Having stated that, I don't accept back talking from my kids. No way. But, they have more freedoms than I ever did, and that's ok as long as they care about their education, have goals, and are moral and responsible people.

You can teach your children about your culture; celebrate the holidays; teach them your language, but you cannot expect them to not be like an American in most ways. Again, that doesn't mean you let the kids be disrespectful, though I don't necessarily think that this is solely an American trait.


What do you define as backtalk? Can you give an example of what your red line looks like and how you handle it?

What one person might call back talk, another might say they are expressing themselves honestly. What one person might call a parent teaching responsibility and morality, another might call it oppressive and authoritarian.

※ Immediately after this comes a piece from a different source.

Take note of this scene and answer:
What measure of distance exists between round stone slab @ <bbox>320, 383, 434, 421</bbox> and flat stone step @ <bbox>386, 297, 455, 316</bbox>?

It's the tone and manner of speaking. They can, of course, share their feelings and what they are thinking, but they are not allowed to get sassy or mouthy, and speak to me like I'm an idiot or like I'm their friend.

Moral and responsible may be subjective, but there are baseline thresholds. Treat others as you want to be treated; own up to your mistakes; be respectful of people as much as possible; be responsible with your things and not act entitled.

I have told them many many times since they were kids to be respectful of their teachers, even if their teachers are terrible. You don't have to like them, but be respectful as much as possible. I cannot imagine trying to teach kids who are completely disrespectful of me. My hats off to those teachers.



This sounds reasonable to me. What do you do if they break one of these rules?